I well remember the thrill of my first bonsai as well as the frustration when I killed it. Find a successful mentor to help you get your first tree,
 

Lorax7

Chumono
Messages
782
Reaction score
998
Location
Michigan
USDA Zone
5b
Too few trees. Bonsai is a hobby. A hobby should occupy enough of your free time to bring enjoyment. There are inherent horticultural limits to how much work can be done to a tree while maintaining health. Ergo, one should have enough trees that the amount of leisure time one wishes to spend on the hobby is occupied without exceeding those horticultural limits. Having too few trees is a source of temptation and the root of impatience. Of course, it is also possible to have too many trees, but that is rarely a problem encountered by beginners.

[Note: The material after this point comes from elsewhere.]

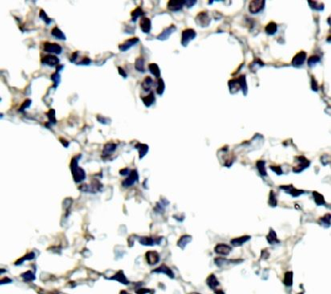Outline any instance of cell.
<instances>
[{"instance_id": "14", "label": "cell", "mask_w": 331, "mask_h": 294, "mask_svg": "<svg viewBox=\"0 0 331 294\" xmlns=\"http://www.w3.org/2000/svg\"><path fill=\"white\" fill-rule=\"evenodd\" d=\"M176 31V27H175L174 25H171V26H170L169 27H167L166 30H164V31H163L160 35L157 36V39H159V40H161V41L167 40V39L170 37V35L173 31Z\"/></svg>"}, {"instance_id": "8", "label": "cell", "mask_w": 331, "mask_h": 294, "mask_svg": "<svg viewBox=\"0 0 331 294\" xmlns=\"http://www.w3.org/2000/svg\"><path fill=\"white\" fill-rule=\"evenodd\" d=\"M265 6V1H251L249 5V10L251 13H257L263 10Z\"/></svg>"}, {"instance_id": "32", "label": "cell", "mask_w": 331, "mask_h": 294, "mask_svg": "<svg viewBox=\"0 0 331 294\" xmlns=\"http://www.w3.org/2000/svg\"><path fill=\"white\" fill-rule=\"evenodd\" d=\"M313 196H314V198H315L316 203L318 204V205H324V204H325V199H324V197H323V196H322L320 193H318V192H313Z\"/></svg>"}, {"instance_id": "30", "label": "cell", "mask_w": 331, "mask_h": 294, "mask_svg": "<svg viewBox=\"0 0 331 294\" xmlns=\"http://www.w3.org/2000/svg\"><path fill=\"white\" fill-rule=\"evenodd\" d=\"M267 239H268L269 243L272 244V245H273V244H275V243H279L278 239H276V234L274 233L273 230H271V231H270V234H269V235L267 236Z\"/></svg>"}, {"instance_id": "11", "label": "cell", "mask_w": 331, "mask_h": 294, "mask_svg": "<svg viewBox=\"0 0 331 294\" xmlns=\"http://www.w3.org/2000/svg\"><path fill=\"white\" fill-rule=\"evenodd\" d=\"M184 5H185V1H180V0L170 1L168 3V9L171 11H179L182 10Z\"/></svg>"}, {"instance_id": "21", "label": "cell", "mask_w": 331, "mask_h": 294, "mask_svg": "<svg viewBox=\"0 0 331 294\" xmlns=\"http://www.w3.org/2000/svg\"><path fill=\"white\" fill-rule=\"evenodd\" d=\"M206 283H207V285H208L212 289H215V288L219 285V282L217 280V278H216V276H215L214 274H211V275L207 278V280H206Z\"/></svg>"}, {"instance_id": "40", "label": "cell", "mask_w": 331, "mask_h": 294, "mask_svg": "<svg viewBox=\"0 0 331 294\" xmlns=\"http://www.w3.org/2000/svg\"><path fill=\"white\" fill-rule=\"evenodd\" d=\"M40 17L42 18V19L46 22V24H47V25H49V24L52 22V20H51L50 18H48V17H47V13H46V12H45V10H40Z\"/></svg>"}, {"instance_id": "16", "label": "cell", "mask_w": 331, "mask_h": 294, "mask_svg": "<svg viewBox=\"0 0 331 294\" xmlns=\"http://www.w3.org/2000/svg\"><path fill=\"white\" fill-rule=\"evenodd\" d=\"M51 34H52V36H54L55 38L58 39V40H63V41L66 40L65 35L63 34V32L59 29L58 27H55L54 29L51 31Z\"/></svg>"}, {"instance_id": "5", "label": "cell", "mask_w": 331, "mask_h": 294, "mask_svg": "<svg viewBox=\"0 0 331 294\" xmlns=\"http://www.w3.org/2000/svg\"><path fill=\"white\" fill-rule=\"evenodd\" d=\"M296 159L299 162H297V165L295 167H293V171H295V172H300L302 170H304L305 169H307V167L309 166V165H310V162L304 156L296 157Z\"/></svg>"}, {"instance_id": "51", "label": "cell", "mask_w": 331, "mask_h": 294, "mask_svg": "<svg viewBox=\"0 0 331 294\" xmlns=\"http://www.w3.org/2000/svg\"><path fill=\"white\" fill-rule=\"evenodd\" d=\"M119 173H120L121 175H127V174H129V173H130V169H122V170H120V171H119Z\"/></svg>"}, {"instance_id": "25", "label": "cell", "mask_w": 331, "mask_h": 294, "mask_svg": "<svg viewBox=\"0 0 331 294\" xmlns=\"http://www.w3.org/2000/svg\"><path fill=\"white\" fill-rule=\"evenodd\" d=\"M136 149L139 150V158L140 159H142L147 154V152L149 150V147L145 144H138L136 146Z\"/></svg>"}, {"instance_id": "45", "label": "cell", "mask_w": 331, "mask_h": 294, "mask_svg": "<svg viewBox=\"0 0 331 294\" xmlns=\"http://www.w3.org/2000/svg\"><path fill=\"white\" fill-rule=\"evenodd\" d=\"M270 205L272 207L276 206V199H275V196H274L273 192H271V194H270Z\"/></svg>"}, {"instance_id": "20", "label": "cell", "mask_w": 331, "mask_h": 294, "mask_svg": "<svg viewBox=\"0 0 331 294\" xmlns=\"http://www.w3.org/2000/svg\"><path fill=\"white\" fill-rule=\"evenodd\" d=\"M111 279H114V280H116V281L122 283L123 285H128L129 284V281L127 280L126 276L123 274V272H118L114 277H112Z\"/></svg>"}, {"instance_id": "23", "label": "cell", "mask_w": 331, "mask_h": 294, "mask_svg": "<svg viewBox=\"0 0 331 294\" xmlns=\"http://www.w3.org/2000/svg\"><path fill=\"white\" fill-rule=\"evenodd\" d=\"M142 100H143L144 104H145L147 107H149L150 105H153V102L155 101V97H154L153 94L150 92V94H149L148 96L142 97Z\"/></svg>"}, {"instance_id": "28", "label": "cell", "mask_w": 331, "mask_h": 294, "mask_svg": "<svg viewBox=\"0 0 331 294\" xmlns=\"http://www.w3.org/2000/svg\"><path fill=\"white\" fill-rule=\"evenodd\" d=\"M149 69L151 72V74H153L156 78L160 77V68L158 67V65L156 63H150L149 65Z\"/></svg>"}, {"instance_id": "37", "label": "cell", "mask_w": 331, "mask_h": 294, "mask_svg": "<svg viewBox=\"0 0 331 294\" xmlns=\"http://www.w3.org/2000/svg\"><path fill=\"white\" fill-rule=\"evenodd\" d=\"M60 79H61L60 74H59V72H57V71L51 76V80L55 82V83H54V88H56V87L58 86V84L60 83V80H61Z\"/></svg>"}, {"instance_id": "2", "label": "cell", "mask_w": 331, "mask_h": 294, "mask_svg": "<svg viewBox=\"0 0 331 294\" xmlns=\"http://www.w3.org/2000/svg\"><path fill=\"white\" fill-rule=\"evenodd\" d=\"M195 21L200 27H206L209 26V24L211 22V19L209 17L208 12L204 10V11H202V12L199 13V14L197 15V17H196V19H195Z\"/></svg>"}, {"instance_id": "12", "label": "cell", "mask_w": 331, "mask_h": 294, "mask_svg": "<svg viewBox=\"0 0 331 294\" xmlns=\"http://www.w3.org/2000/svg\"><path fill=\"white\" fill-rule=\"evenodd\" d=\"M215 251L219 255H228L230 254V251L232 250V248L228 245L225 244H219L215 247Z\"/></svg>"}, {"instance_id": "31", "label": "cell", "mask_w": 331, "mask_h": 294, "mask_svg": "<svg viewBox=\"0 0 331 294\" xmlns=\"http://www.w3.org/2000/svg\"><path fill=\"white\" fill-rule=\"evenodd\" d=\"M116 145L113 144V143H108L104 146V153L106 154H111L112 152H114L116 149Z\"/></svg>"}, {"instance_id": "13", "label": "cell", "mask_w": 331, "mask_h": 294, "mask_svg": "<svg viewBox=\"0 0 331 294\" xmlns=\"http://www.w3.org/2000/svg\"><path fill=\"white\" fill-rule=\"evenodd\" d=\"M146 259L149 265H155L159 261V255L156 251H148L146 254Z\"/></svg>"}, {"instance_id": "19", "label": "cell", "mask_w": 331, "mask_h": 294, "mask_svg": "<svg viewBox=\"0 0 331 294\" xmlns=\"http://www.w3.org/2000/svg\"><path fill=\"white\" fill-rule=\"evenodd\" d=\"M153 84V79H151L150 77H146L145 80H144V81L142 82V88H143L144 91L149 92V91H150Z\"/></svg>"}, {"instance_id": "36", "label": "cell", "mask_w": 331, "mask_h": 294, "mask_svg": "<svg viewBox=\"0 0 331 294\" xmlns=\"http://www.w3.org/2000/svg\"><path fill=\"white\" fill-rule=\"evenodd\" d=\"M140 243L145 246H151L153 244V239L151 237H141L139 239Z\"/></svg>"}, {"instance_id": "42", "label": "cell", "mask_w": 331, "mask_h": 294, "mask_svg": "<svg viewBox=\"0 0 331 294\" xmlns=\"http://www.w3.org/2000/svg\"><path fill=\"white\" fill-rule=\"evenodd\" d=\"M319 62H320V57H318V56H311V57L309 59L308 63H309V66H313Z\"/></svg>"}, {"instance_id": "41", "label": "cell", "mask_w": 331, "mask_h": 294, "mask_svg": "<svg viewBox=\"0 0 331 294\" xmlns=\"http://www.w3.org/2000/svg\"><path fill=\"white\" fill-rule=\"evenodd\" d=\"M22 277L26 280V281H31V280H34L35 279V276L34 274L31 272H27L25 273L22 274Z\"/></svg>"}, {"instance_id": "39", "label": "cell", "mask_w": 331, "mask_h": 294, "mask_svg": "<svg viewBox=\"0 0 331 294\" xmlns=\"http://www.w3.org/2000/svg\"><path fill=\"white\" fill-rule=\"evenodd\" d=\"M165 91V83H164V80L162 79H159L158 80V85H157V93L158 95H162Z\"/></svg>"}, {"instance_id": "52", "label": "cell", "mask_w": 331, "mask_h": 294, "mask_svg": "<svg viewBox=\"0 0 331 294\" xmlns=\"http://www.w3.org/2000/svg\"><path fill=\"white\" fill-rule=\"evenodd\" d=\"M312 89L314 90V91H317V89H318V85H316L315 84V80H314V79H312Z\"/></svg>"}, {"instance_id": "6", "label": "cell", "mask_w": 331, "mask_h": 294, "mask_svg": "<svg viewBox=\"0 0 331 294\" xmlns=\"http://www.w3.org/2000/svg\"><path fill=\"white\" fill-rule=\"evenodd\" d=\"M41 63L45 65H48V66H56L57 64H59L60 60L58 57H56V56H54V55H47L42 58Z\"/></svg>"}, {"instance_id": "34", "label": "cell", "mask_w": 331, "mask_h": 294, "mask_svg": "<svg viewBox=\"0 0 331 294\" xmlns=\"http://www.w3.org/2000/svg\"><path fill=\"white\" fill-rule=\"evenodd\" d=\"M144 14L143 10H141V8H137L135 9L133 12H132V19L133 21H136V19L138 18L139 16H142Z\"/></svg>"}, {"instance_id": "35", "label": "cell", "mask_w": 331, "mask_h": 294, "mask_svg": "<svg viewBox=\"0 0 331 294\" xmlns=\"http://www.w3.org/2000/svg\"><path fill=\"white\" fill-rule=\"evenodd\" d=\"M292 279H293V276H292V272H288L285 274V280H284V283L286 286H292Z\"/></svg>"}, {"instance_id": "22", "label": "cell", "mask_w": 331, "mask_h": 294, "mask_svg": "<svg viewBox=\"0 0 331 294\" xmlns=\"http://www.w3.org/2000/svg\"><path fill=\"white\" fill-rule=\"evenodd\" d=\"M229 88H230V92L233 94V93H237L239 88H240V85H239V82L238 80H232L229 81Z\"/></svg>"}, {"instance_id": "3", "label": "cell", "mask_w": 331, "mask_h": 294, "mask_svg": "<svg viewBox=\"0 0 331 294\" xmlns=\"http://www.w3.org/2000/svg\"><path fill=\"white\" fill-rule=\"evenodd\" d=\"M196 37V31L192 29H186L182 32V45L186 47L190 42Z\"/></svg>"}, {"instance_id": "38", "label": "cell", "mask_w": 331, "mask_h": 294, "mask_svg": "<svg viewBox=\"0 0 331 294\" xmlns=\"http://www.w3.org/2000/svg\"><path fill=\"white\" fill-rule=\"evenodd\" d=\"M238 80H239V82L240 88H242V89L244 90V94H246V93H247V84H246V80H245V76H244V75L240 76Z\"/></svg>"}, {"instance_id": "1", "label": "cell", "mask_w": 331, "mask_h": 294, "mask_svg": "<svg viewBox=\"0 0 331 294\" xmlns=\"http://www.w3.org/2000/svg\"><path fill=\"white\" fill-rule=\"evenodd\" d=\"M80 158V155L77 156V157H74L72 159V162H71V171H72V175H73V179L74 181L76 182V183H80V182L84 181L86 177L85 175V172L84 170L80 169V167L78 165V160Z\"/></svg>"}, {"instance_id": "47", "label": "cell", "mask_w": 331, "mask_h": 294, "mask_svg": "<svg viewBox=\"0 0 331 294\" xmlns=\"http://www.w3.org/2000/svg\"><path fill=\"white\" fill-rule=\"evenodd\" d=\"M271 169L273 170L274 172H276L278 175H281V174H282L281 167H279V166H271Z\"/></svg>"}, {"instance_id": "46", "label": "cell", "mask_w": 331, "mask_h": 294, "mask_svg": "<svg viewBox=\"0 0 331 294\" xmlns=\"http://www.w3.org/2000/svg\"><path fill=\"white\" fill-rule=\"evenodd\" d=\"M33 258H34V254H33V253L27 254L25 257H23L22 259H20V260H19V262H16V265H19L20 263H23V262H24V260H26V259H33Z\"/></svg>"}, {"instance_id": "4", "label": "cell", "mask_w": 331, "mask_h": 294, "mask_svg": "<svg viewBox=\"0 0 331 294\" xmlns=\"http://www.w3.org/2000/svg\"><path fill=\"white\" fill-rule=\"evenodd\" d=\"M44 50L46 52L54 53V54H61L63 52V48L60 45L55 43H49V42H46L44 44Z\"/></svg>"}, {"instance_id": "15", "label": "cell", "mask_w": 331, "mask_h": 294, "mask_svg": "<svg viewBox=\"0 0 331 294\" xmlns=\"http://www.w3.org/2000/svg\"><path fill=\"white\" fill-rule=\"evenodd\" d=\"M140 27H141V31L145 33H149L150 30H151V22L149 18H142L141 21H140Z\"/></svg>"}, {"instance_id": "9", "label": "cell", "mask_w": 331, "mask_h": 294, "mask_svg": "<svg viewBox=\"0 0 331 294\" xmlns=\"http://www.w3.org/2000/svg\"><path fill=\"white\" fill-rule=\"evenodd\" d=\"M306 57H307V53L304 52V51H301V52L297 53L295 55V57L293 58V60H292L293 66H296V67L301 66L303 63H304V62L306 60Z\"/></svg>"}, {"instance_id": "33", "label": "cell", "mask_w": 331, "mask_h": 294, "mask_svg": "<svg viewBox=\"0 0 331 294\" xmlns=\"http://www.w3.org/2000/svg\"><path fill=\"white\" fill-rule=\"evenodd\" d=\"M256 166H257V169H258L261 176H266L267 175V172H266V169H265V162L258 161L256 163Z\"/></svg>"}, {"instance_id": "10", "label": "cell", "mask_w": 331, "mask_h": 294, "mask_svg": "<svg viewBox=\"0 0 331 294\" xmlns=\"http://www.w3.org/2000/svg\"><path fill=\"white\" fill-rule=\"evenodd\" d=\"M138 41H139L138 38H132V39L126 41L125 43H123L122 45H120L119 46V50L120 51H127L132 47H133L134 45H136L137 43H138Z\"/></svg>"}, {"instance_id": "44", "label": "cell", "mask_w": 331, "mask_h": 294, "mask_svg": "<svg viewBox=\"0 0 331 294\" xmlns=\"http://www.w3.org/2000/svg\"><path fill=\"white\" fill-rule=\"evenodd\" d=\"M325 222H326V225H327V227L330 225V215L329 214H327L326 216H325L324 218H322L321 219H320V223H321V224H323L324 225V223Z\"/></svg>"}, {"instance_id": "29", "label": "cell", "mask_w": 331, "mask_h": 294, "mask_svg": "<svg viewBox=\"0 0 331 294\" xmlns=\"http://www.w3.org/2000/svg\"><path fill=\"white\" fill-rule=\"evenodd\" d=\"M190 241H191V236L190 235H184V236L181 237L180 240L178 241V246L181 247V248H185L186 246V244L188 242H190Z\"/></svg>"}, {"instance_id": "7", "label": "cell", "mask_w": 331, "mask_h": 294, "mask_svg": "<svg viewBox=\"0 0 331 294\" xmlns=\"http://www.w3.org/2000/svg\"><path fill=\"white\" fill-rule=\"evenodd\" d=\"M137 181H138V174H137L136 170H133V171L130 173L129 177H128L125 181H123L122 186H123L124 187H130V186H132L134 183H136Z\"/></svg>"}, {"instance_id": "43", "label": "cell", "mask_w": 331, "mask_h": 294, "mask_svg": "<svg viewBox=\"0 0 331 294\" xmlns=\"http://www.w3.org/2000/svg\"><path fill=\"white\" fill-rule=\"evenodd\" d=\"M47 116L49 118V121L51 123H56V119H55V111L54 110H50L47 113Z\"/></svg>"}, {"instance_id": "50", "label": "cell", "mask_w": 331, "mask_h": 294, "mask_svg": "<svg viewBox=\"0 0 331 294\" xmlns=\"http://www.w3.org/2000/svg\"><path fill=\"white\" fill-rule=\"evenodd\" d=\"M118 72H119L120 75L123 76V78H126V77H127V74L125 73V71H124V70H123L121 67H118Z\"/></svg>"}, {"instance_id": "49", "label": "cell", "mask_w": 331, "mask_h": 294, "mask_svg": "<svg viewBox=\"0 0 331 294\" xmlns=\"http://www.w3.org/2000/svg\"><path fill=\"white\" fill-rule=\"evenodd\" d=\"M185 2L186 3V6L188 8H191L192 6H194L197 3V1H185Z\"/></svg>"}, {"instance_id": "26", "label": "cell", "mask_w": 331, "mask_h": 294, "mask_svg": "<svg viewBox=\"0 0 331 294\" xmlns=\"http://www.w3.org/2000/svg\"><path fill=\"white\" fill-rule=\"evenodd\" d=\"M153 272H163V273H166L168 276H170V278H173V277H174V274H173V272H171V270L169 269L168 267H166V266H161L159 269L154 270Z\"/></svg>"}, {"instance_id": "18", "label": "cell", "mask_w": 331, "mask_h": 294, "mask_svg": "<svg viewBox=\"0 0 331 294\" xmlns=\"http://www.w3.org/2000/svg\"><path fill=\"white\" fill-rule=\"evenodd\" d=\"M250 239V236L249 235H245V236H242V237H238V239H233L231 241V244L233 246H236V247H239V246H241L242 244H244L246 241H248Z\"/></svg>"}, {"instance_id": "17", "label": "cell", "mask_w": 331, "mask_h": 294, "mask_svg": "<svg viewBox=\"0 0 331 294\" xmlns=\"http://www.w3.org/2000/svg\"><path fill=\"white\" fill-rule=\"evenodd\" d=\"M281 189L285 190L286 192H288V193H289V194H292V196H294V197H297V196H299V195H301V194L304 193V191H302V190H297V189L293 188V186H281Z\"/></svg>"}, {"instance_id": "48", "label": "cell", "mask_w": 331, "mask_h": 294, "mask_svg": "<svg viewBox=\"0 0 331 294\" xmlns=\"http://www.w3.org/2000/svg\"><path fill=\"white\" fill-rule=\"evenodd\" d=\"M31 100H27L26 101H25V103H24V105L21 107V111H24V109L25 108H27V107H29V106H31Z\"/></svg>"}, {"instance_id": "27", "label": "cell", "mask_w": 331, "mask_h": 294, "mask_svg": "<svg viewBox=\"0 0 331 294\" xmlns=\"http://www.w3.org/2000/svg\"><path fill=\"white\" fill-rule=\"evenodd\" d=\"M144 63H145V61H144V59H143L142 57L138 58V59H137V60L135 61V64H134L135 69H136V70H138L139 72H143V73H144V72H145Z\"/></svg>"}, {"instance_id": "24", "label": "cell", "mask_w": 331, "mask_h": 294, "mask_svg": "<svg viewBox=\"0 0 331 294\" xmlns=\"http://www.w3.org/2000/svg\"><path fill=\"white\" fill-rule=\"evenodd\" d=\"M265 31L269 34V35H273L275 32L277 31V26L274 22H271L267 25V27H265Z\"/></svg>"}]
</instances>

Another issue that sometimes accompanies the “too few trees” problem is the reluctance to work on one’s trees. Confidence comes from practice and you have to have enough trees to get a reasonable amount of practice to get your skills to a level where you can work the tree without being afraid of making an irrevocable mistake that will kill the tree or make it permanently ugly. This is especially an issue if someone has just one, fairly expensive tree. If your only tree is a really nice tree that was expensive and you’re afraid to do anything to it but water and fertilize, your skills cannot advance. You need to have some cheap nursery stock that you can make mistakes on without it being a horrible tragedy if one of them should die by your (inexperienced) hand.
 

MSU JBoots

Mame
Messages
145
Reaction score
101
Location
Grand Rapids Michigan
USDA Zone
6a
I’ll let you know some more after this upcoming growing season. I had a juniper mallsai for 3 years on my kitchen table I did nothing but water. This last fall I decided it needed to be repotted into an actual bonsai pot. That led me to finally educate myself. Well that tree is dead but I have 5 in it’s place. Since I can’t join the local club currently and have no real mentor I joined Mirai live and this forum. My knowledge is still quite limited in the grand scheme but vast in contrast to 6 months ago. I feel I am well prepared to start the basics this year of repotting, pruning, and wiring. Moving forward I think patience will be my biggest hurdle. I plan to buy about 6 more trees in the coming year so I can practice various aspects of the practice. All of them will likely be cheap nursery stock that will never be a great bonsai but from what I’ve read here I will likely kill a number of them. I would love to find one decent pre bonsai that is ready to start more of a refinement process as everything else will be very much developmental. I think my other struggle will be to slow down and not try to much at once. I would love to air layer some things or create cuttings this year but know I should likely wait another year to do so.
 

kale

Mame
Messages
229
Reaction score
311
Location
Colorado, USA
USDA Zone
5b
Not watering multiple times a day in summer killed a few of my first trees.